======== 演習用本文 ========

図1は本発明のカメラ入力による情報入出力方法の構成を示すブロック図であり,(a)はドットコードの生成について,(b)はドットパターンの認識についての説明図である。図2はドットパターンの一例を示す正面図である。
本発明のカメラ入力による情報入出力方法を用いた情報入出力方法は,ドットパターン1の生成と,そのドットパターン1の認識と,このドットパターン1から対応した情報及びプログラムを出力する手段とからなる方法である。即ち,ドットパターン1をカメラユニット2によりその画像データを取り込み,先ずキードット3を抽出し,次に情報ドット4を抽出することによりデジタル化して情報領域を抽出して情報の数値化を図り,その数値情報より,このドットパターン1から対応した情報及びプログラムを出力させる方法である。
【0023】
本発明のドットパターン1の生成は,ドットコード生成アルゴリズムにより,音声等の情報を認識させるために微細なドット(キードット3a,格子ドット3b,情報ドット4)を所定の規則に則って配列する。ドットパターン1の認識には,カメラユニット2のレンズによる歪率の補正,又はカメラユニット2の傾きによる歪の補正と,キードット3aと情報ドット4の数値情報の再生とからなる。ドットパターン1については,C−MOSカメラ又はCCDカメラ等のカメラユニット2を用いてその画像データを取り込む。」

「【0030】
なお,xy座標情報とコード番号情報から成るドットパターン部6を印刷物5の同一平面上に印刷することは勿論可能である。」

「【0034】
上述した本発明の方法では,印刷物5という媒体を介在して種々の音声情報を出力,実行させることができる。例えば,絵本,飛び出す絵本,写真自体,教材,テキスト,問題集,雑誌,新聞紙,カード,会員証,フォトスタンド,粘着剤付写真,博物館内の展示物の説明,カードゲーム,ボードゲーム,パンフレット,通信販売のカタログ等のあらゆる印刷物5に応用することができる。このように,印刷物5中の文字又は図等から成る情報伝達部7からの視覚情報と同時に,ドットパターン部6からの音声情報を共に認識することができる。」

======== 表示項目 ========

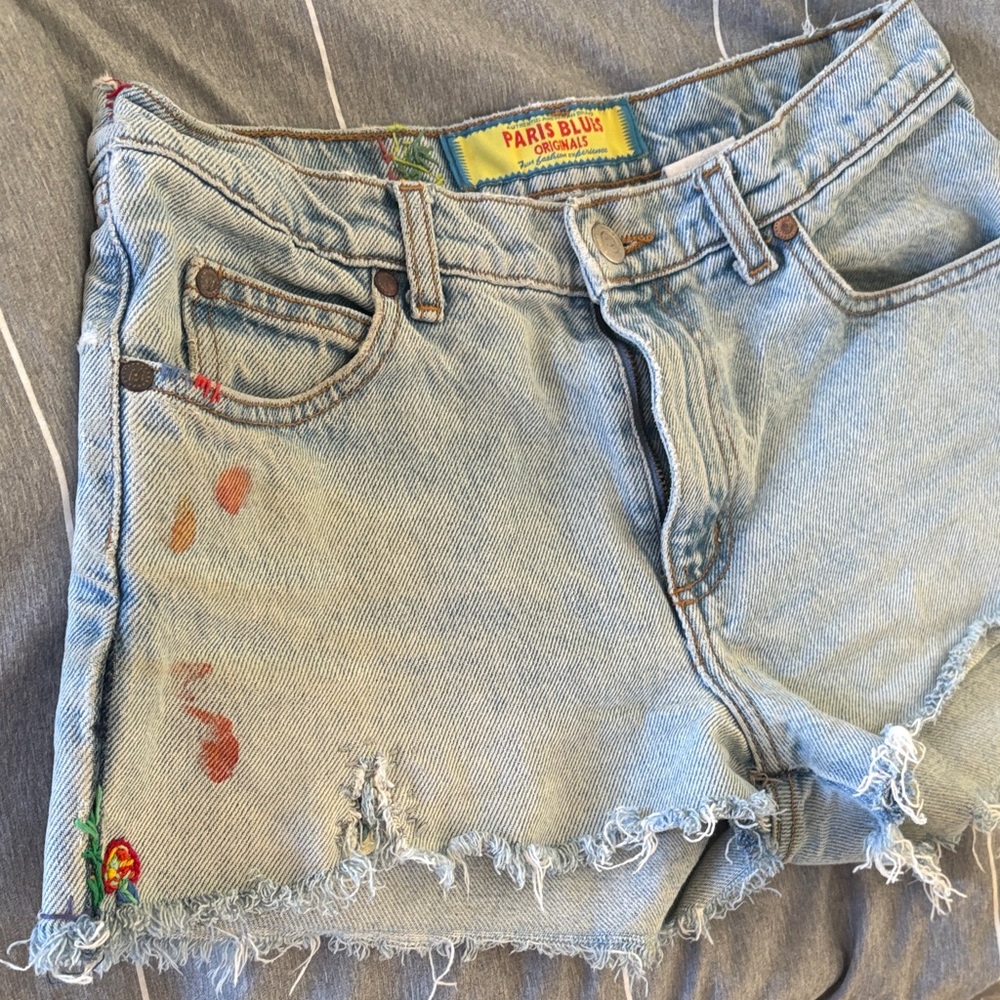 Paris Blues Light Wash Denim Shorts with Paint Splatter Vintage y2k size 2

========
======== 表示項目 ========

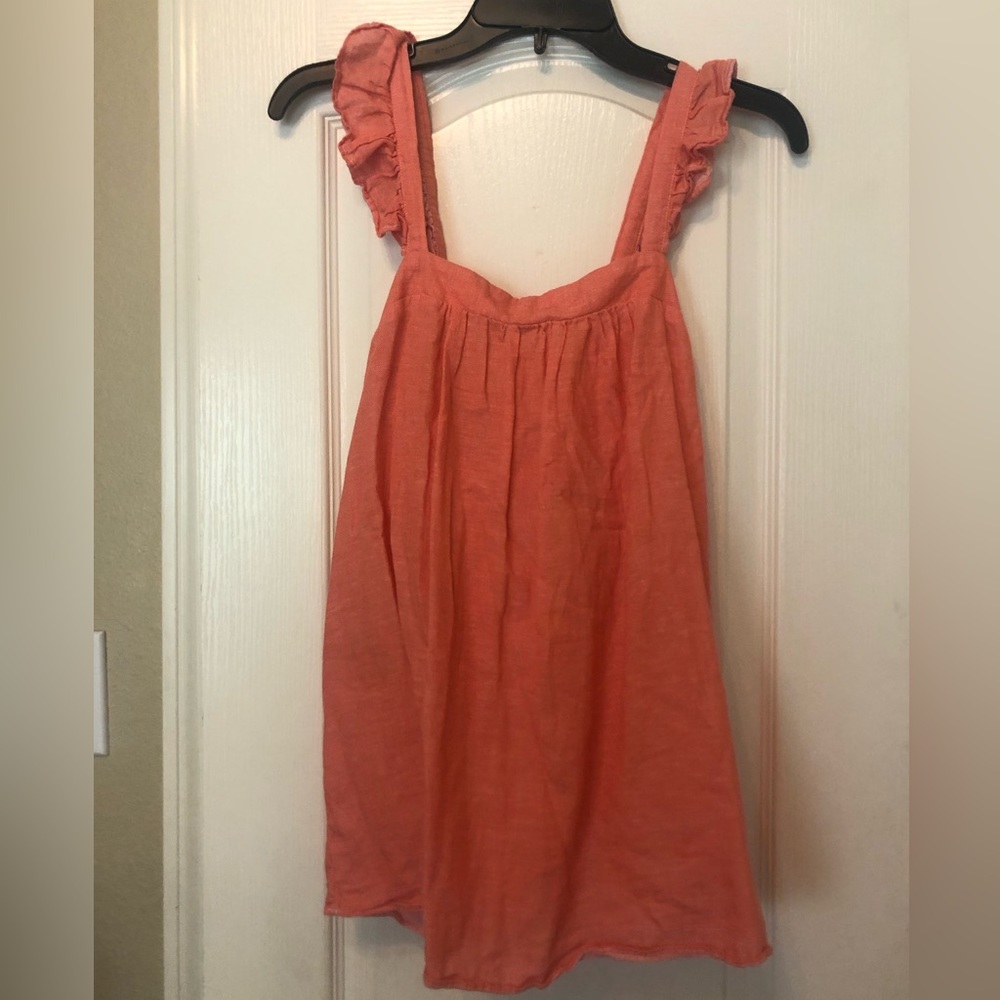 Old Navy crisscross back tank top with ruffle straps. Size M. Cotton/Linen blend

========

_設問:_
[1] ドットパターンについての本文に照らして、次の(a)〜(c)の記述がそれぞれ合っているかを「はい」か「いいえ」で答え、判断の根拠となる本文の語句をそのまま引用してください。(a) ドットパターン1の認識では、キードットより先に情報ドットを抽出する。(b) 画像データの取り込みには、C−MOSカメラ又はCCDカメラ等のカメラユニットを用いる。(c) 応用できる印刷物の一つとして新聞紙が挙げられている。
[2] ドットパターンについての本文を、最後の文の後から書き継いでください。
上に並ぶ項目は、本文の内容とは関係がありません。

_解答例:_
[1]
(a) いいえ。「先ずキードット3を抽出し,次に情報ドット4を抽出する」とあります。
(b) はい。「C−MOSカメラ又はCCDカメラ等のカメラユニット2を用いてその画像データを取り込む」とあります。
(c) はい。「教材,テキスト,問題集,雑誌,新聞紙,カード」とあります。

[2]
「【図2】



上記段落【0022】の「情報ドット4を抽出することによりデジタル化して情報領域を抽出して情報の数値化を図り」との記載及び上記【図2】の記載(併せて下記の「【図2】の下部分の図面」の記載も参照)から,
・ドットパターン1が,図で示された文字の方向からみて,縦横方向に等間隔に設けられた直線の交点により格子を構成する旨,
・情報ドット4と格子ドット3bを表す△印が,ドットパターン1を構成し,図で示された文字の方向からみて,水平方向及び垂直方向に複数設けられる旨,
・情報ドット4が,図で示された文字の方向からみて,縦横方向に等間隔に設けられた直線の交点を中心として,
mだけ上方にずれることで0,
m/√2だけ上方かつm/√2だけ右方にずれることで1,
mだけ右方にずれることで2,
m/√2だけ下方かつm/√2だけ右方にずれることで3,
mだけ下方にずれることで4,
m/√2だけ下方かつm/√2だけ左方にずれることで5,
mだけ左方にずれることで6,
m/√2だけ上方かつm/√2だけ左方にずれることで7
とすることにより,0〜7の情報を表す旨(下記「【図2】の下部分の図面
」を参照),
が読み取れる。

「【図2】の下部分の図面



(オ)ここで,本件特許発明1と優先権主張5出願を比較する。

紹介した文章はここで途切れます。